La particularité vraiment curieuse du Yellowstone est le geyser : un bassin d’eau chaude, intérieurement tapissé de stalactites blanches, que le regard peut suivre très loin à travers la transparence bleue du liquide, puis au fond un abîme noir. Ce bassin est parfaitement paisible et, malgré la vapeur abondante qui s’en dégage, son aspect n’annonce rien de menaçant. Soudain, il frémit, il gronde ; l’eau se soulève, retombe, remonte encore, et finalement jaillit en gerbe puissante. L’éruption dure quelques instans ; puis le calme se rétablit, et les mêmes alternatives de repos et d’agitation recommencent par intervalles réguliers.

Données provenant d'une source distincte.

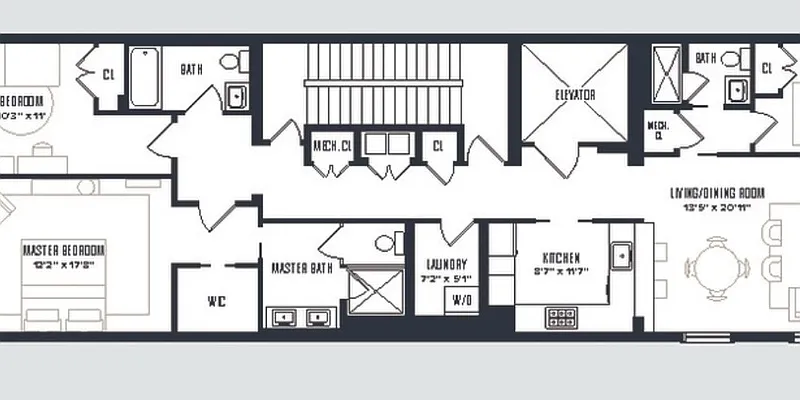 Rented by Compass | media 26
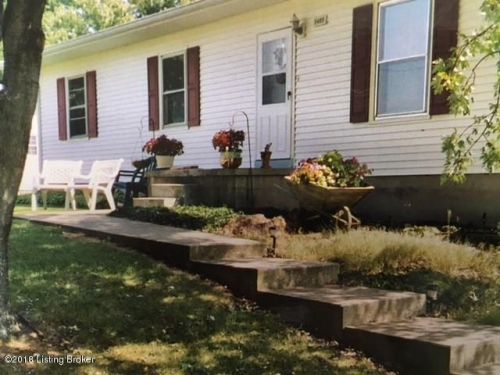 5485 Haysville Rd, Guston, KY 40142-7098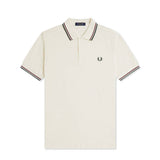 Twin Tipped Fred Perry Shirt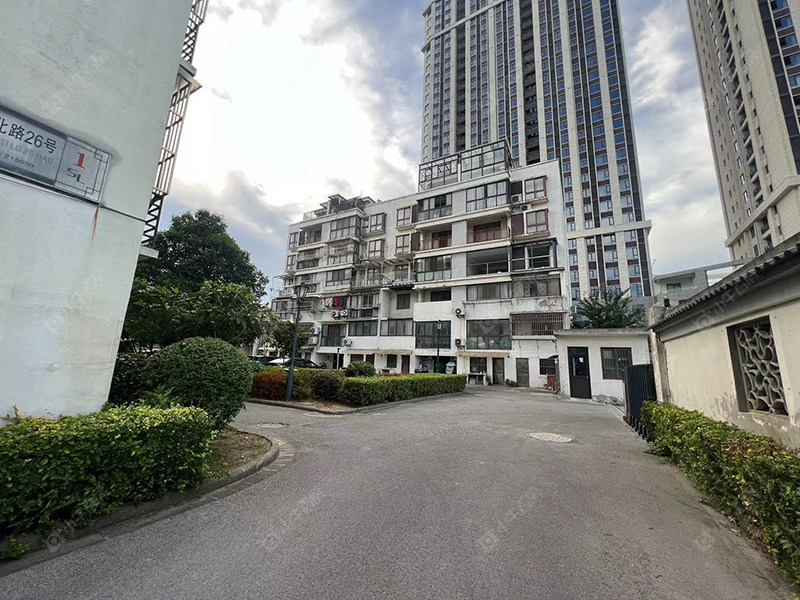 苏州锁澜北路26号小区_锁澜北路26号小区null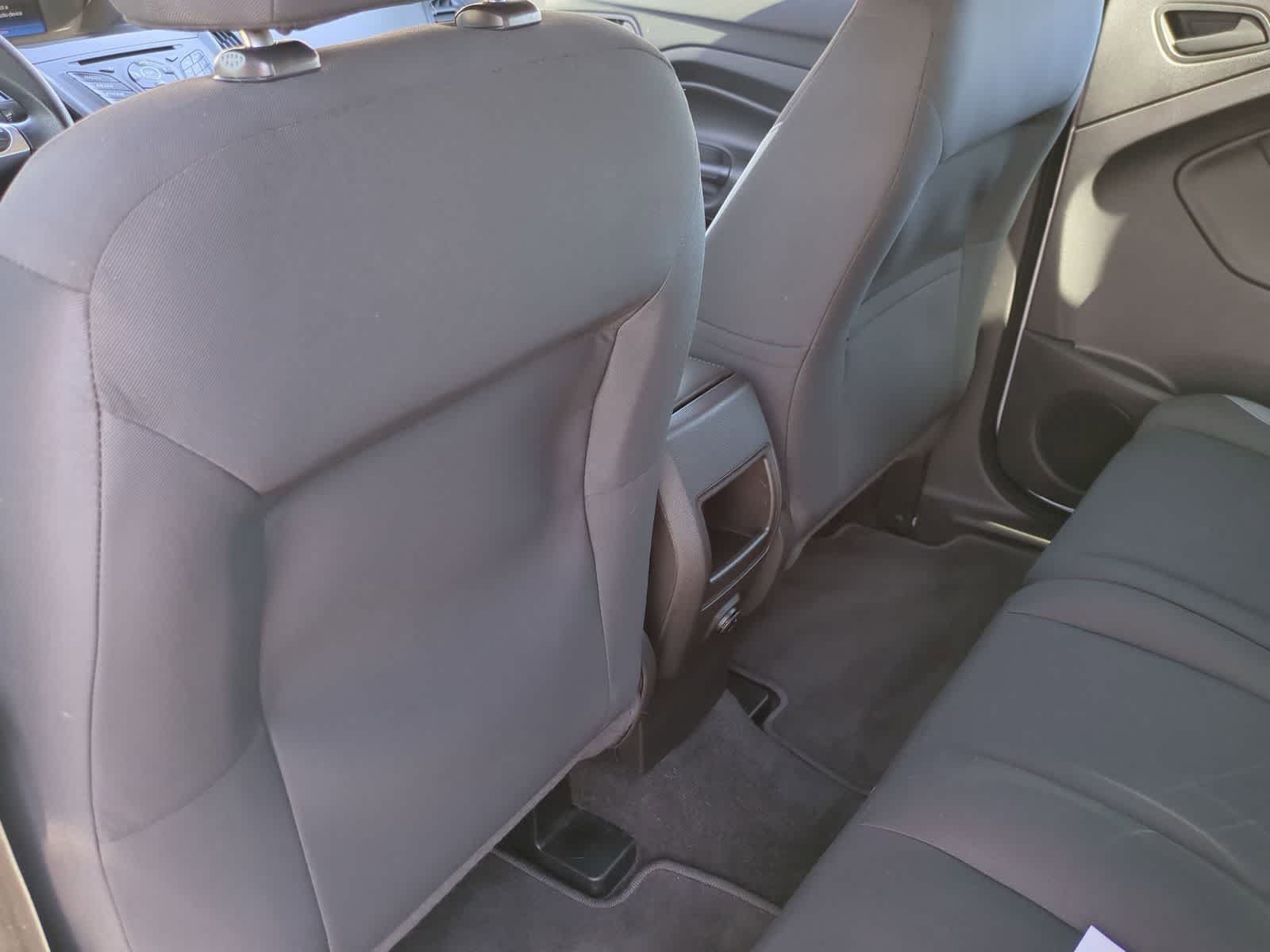 Thumbnail: 2016 Ford Escape - 18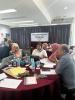 Bengkel Semakan Dan Penyelarasan Klasifikasi Fail Jabatan Majlis Daerah Tampin bersama Arkib Negara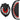 Trampolín Aerobics 102cm Plegable Barra Fitness Ejercicio Jumping 120kg Rojo - Centurfit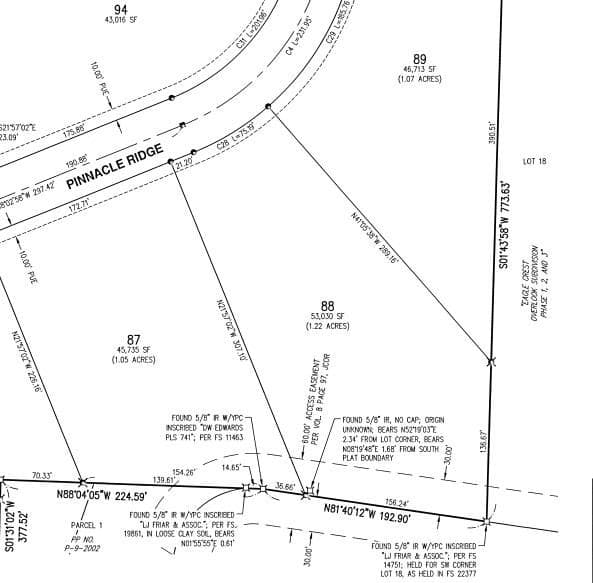 Photo of 468 Pinnacle Ridge 2 of 9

Toutes les soixante-cinq minutes le « vieux fidèle » lance pendant cinq minutes une colonne d’eau et de vapeur qui atteint quarante mètres.

On trouve réunies dans le Parc national les variétés les plus diverses de geysers aux différens âges de leur vie : jets de vapeur continus, petites marmites crachant drôlement toutes les minutes, grands geysers à longues périodes (plusieurs jours, plusieurs mois, des années), « pots de peinture » dans lesquels clapote une sorte de boue jaune, verte ou rouge, sources chaudes, lacs dans lesquels toute éruption a cessé. Quelques-uns de ces lacs sont d’une beauté idéale, et méritent bien leurs noms d’ « émeraude », de « joyau », de « beauté », de « gloire du matin », et autres appellations poétiques. Sur le lac « prismatique », flottent des vapeurs dont les nuances admirables tiennent en partie aux colorations variées de ses bords, en partie aussi aux teintes d’arc-en-ciel que reflètent les gouttelettes de différens diamètres produites

  1. Voir, dans la Revue du 15 avril 1893, l’article de M. Léo Claretie.